Portfolio VaR, he wrote, “just absolutely blew out.”
That, in turn, dictated mechanical deleveraging, which eventually gave way to tactical considerations for the discretionary crowd, who started playing offense, selling puts and buying calls (or selling vol and buying dips, if you like).
Headed into the week, the setup in the vol space was defined by huge demand for protection. McElligott described a “violent” grab for downside late last week, noting that “between old hedges and new hedge demand, last Friday was the largest single-day of Put volume in history.” That continued early Monday, when vol-of-vol escalated materially (figure below).

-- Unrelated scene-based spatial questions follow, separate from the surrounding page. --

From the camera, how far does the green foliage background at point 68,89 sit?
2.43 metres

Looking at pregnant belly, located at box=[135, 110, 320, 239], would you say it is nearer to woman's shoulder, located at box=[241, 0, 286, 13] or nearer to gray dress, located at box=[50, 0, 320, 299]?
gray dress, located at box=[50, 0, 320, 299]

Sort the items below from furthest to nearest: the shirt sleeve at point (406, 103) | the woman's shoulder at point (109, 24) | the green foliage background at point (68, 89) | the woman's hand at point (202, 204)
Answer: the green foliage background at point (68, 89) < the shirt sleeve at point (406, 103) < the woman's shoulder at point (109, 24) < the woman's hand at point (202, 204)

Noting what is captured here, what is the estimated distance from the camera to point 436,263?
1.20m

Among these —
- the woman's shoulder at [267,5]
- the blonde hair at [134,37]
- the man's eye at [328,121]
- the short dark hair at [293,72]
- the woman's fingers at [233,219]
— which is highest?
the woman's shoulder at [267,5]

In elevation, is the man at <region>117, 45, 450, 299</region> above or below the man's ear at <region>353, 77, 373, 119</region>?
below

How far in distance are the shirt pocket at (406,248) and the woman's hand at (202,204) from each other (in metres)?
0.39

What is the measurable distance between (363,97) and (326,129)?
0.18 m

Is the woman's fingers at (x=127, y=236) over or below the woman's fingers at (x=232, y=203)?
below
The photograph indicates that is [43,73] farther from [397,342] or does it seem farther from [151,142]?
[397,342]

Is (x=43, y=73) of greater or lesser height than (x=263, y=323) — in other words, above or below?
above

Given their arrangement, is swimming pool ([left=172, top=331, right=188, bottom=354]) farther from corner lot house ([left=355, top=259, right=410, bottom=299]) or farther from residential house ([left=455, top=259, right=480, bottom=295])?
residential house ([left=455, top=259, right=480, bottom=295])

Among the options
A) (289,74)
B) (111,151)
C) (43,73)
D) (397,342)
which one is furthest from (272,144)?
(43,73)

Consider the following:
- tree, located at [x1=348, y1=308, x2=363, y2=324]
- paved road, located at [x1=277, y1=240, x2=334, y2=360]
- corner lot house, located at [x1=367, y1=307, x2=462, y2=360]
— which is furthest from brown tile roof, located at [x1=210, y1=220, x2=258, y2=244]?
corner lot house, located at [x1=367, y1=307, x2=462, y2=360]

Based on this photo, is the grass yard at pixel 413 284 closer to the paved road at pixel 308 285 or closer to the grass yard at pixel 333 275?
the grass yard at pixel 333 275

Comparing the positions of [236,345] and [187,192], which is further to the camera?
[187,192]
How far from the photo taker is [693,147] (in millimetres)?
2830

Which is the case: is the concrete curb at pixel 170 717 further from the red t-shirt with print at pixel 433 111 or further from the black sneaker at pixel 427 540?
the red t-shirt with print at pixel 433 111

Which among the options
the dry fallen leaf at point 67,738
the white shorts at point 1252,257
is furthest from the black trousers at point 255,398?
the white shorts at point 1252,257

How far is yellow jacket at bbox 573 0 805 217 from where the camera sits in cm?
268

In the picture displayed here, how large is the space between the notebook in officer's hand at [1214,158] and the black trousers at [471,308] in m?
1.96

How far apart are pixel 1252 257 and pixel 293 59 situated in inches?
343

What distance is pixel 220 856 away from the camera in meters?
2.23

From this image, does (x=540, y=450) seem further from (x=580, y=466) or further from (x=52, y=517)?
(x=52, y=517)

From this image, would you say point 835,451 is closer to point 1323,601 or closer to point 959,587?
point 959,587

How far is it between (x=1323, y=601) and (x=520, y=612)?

That matters in the context of the post-OpEx landscape. Despite the gamma roll off, the new puts “kept the Dealer position near ‘max short Gamma vs spot'” in US majors and related ETFs, Charlie wrote. That’s dry kindling. It opens the door to a “selling begets selling” dynamic or (and this is crucial) an upside crash.
Note the italics I used. As McElligott reminded folks, “short gamma cuts both ways.” Too often, that simple idea is lost in the media’s penchant for attributing crashes to mechanical flows and rallies to “dip-buyers.”
The above also meant the extreme negative delta in QQQ and IWM was “preserved” (if you will), setting the stage for a squeeze in the event spot managed to bounce. (Which it did.)
McElligott went into considerable detail, but he summed it up concisely. “Like always, the combustible, tried-and-true mix of client conditioning to ‘sell the vol rip’ / ‘buy the spot dip’ alongside ‘max short Dealer Gamma vs spot’ but paired with extreme ‘short $Delta’ was the perfect recipe for a biblical ‘crash-up,'” he wrote, adding that “as Put sellers began furiously selling (as spot rallied away from their strikes), Dealers bot back short hedges, which cratered the value of downside Puts and further accelerated the Dealer ‘short hedge’-covering, while the rapid loss of value in Puts then incentivized additional monetization of downside, and [all] as the client upside Call buying was occurring, creating more Deltas to buy.”
That’s the story of Monday’s reversal. And that’s why it’s not particularly helpful to read mainstream media market wraps during times like these. Financial journalists (bless them) are compelled to provide perfunctory recaps amenable to a wide audience. It’s not that they’re incapable, it’s that they have a mandate to write for public consumption, which isn’t always consistent with veracity. So, you get half the story if you’re lucky. On Monday, most of the coverage simply wasn’t accurate at all.